Os colaboradores se sentem mais valorizados e motivados a mostrar todo o seu potencial e a cooperar com os colegas. Um ambiente tóxico, pautado em punições e assédio, resulta na desunião da equipe e no baixo desempenho dos funcionários. O trabalho em equipe deve promover sinergia e criatividade, trazendo, assim, melhores resultados para a empresa. Dessa forma, todos terão mais confiança e respeito pela liderança.

O diferencial de um bom líder está em sua paixão por pessoas e no desejo de ajudá-las. Uma qualidade fundamental para isso é a comunicação. Por meio da transparência e do diálogo, ele transmite confiança à equipe e estimula o seu desenvolvimento. No pilar Ambiental do ESG, observamos o desenvolvimento desse senso humanístico, evidenciado pela preocupação do ser humano com a natureza. As atividades ambientais promovidas pelas corporações desenvolvem uma atitude de responsabilidade e conscientização sobre a vida. Isso, em um mundo cada vez mais tecnológico e dominado pela inteligência artificial, fortalece as relações humanas no ambiente de trabalho.

Em minha vida profissional, percebi a importância de liderar com empatia e propósito quando iniciei minha carreira e enfrentei a síndrome do pânico. Como precisava trabalhar, busquei oportunidades de emprego mesmo adoecido. Enfim, consegui uma vaga em uma grande multinacional e comecei minha trajetória. Apesar das dificuldades, com o apoio da liderança, consegui melhorar a cada dia no desempenho das minhas tarefas. O acompanhamento médico também foi essencial nesse processo.

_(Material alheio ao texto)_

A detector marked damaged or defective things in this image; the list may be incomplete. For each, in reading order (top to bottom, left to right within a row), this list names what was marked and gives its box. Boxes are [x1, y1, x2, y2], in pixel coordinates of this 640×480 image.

A empatia e a paciência dos meus gestores e colegas fizeram com que eu me sentisse à vontade e seguro para realizar meu trabalho. Confesso que enfrentei dificuldades: nem todos queriam colaborar comigo ou entendiam meus problemas. Mas não desisti de lutar e de realizar meus sonhos. Permaneci dois anos e meio nessa atividade e consegui ajudar minha família durante esse período. Devo isso à compreensão e ao apoio da liderança, que me transmitiu confiança e incentivo para continuar evoluindo.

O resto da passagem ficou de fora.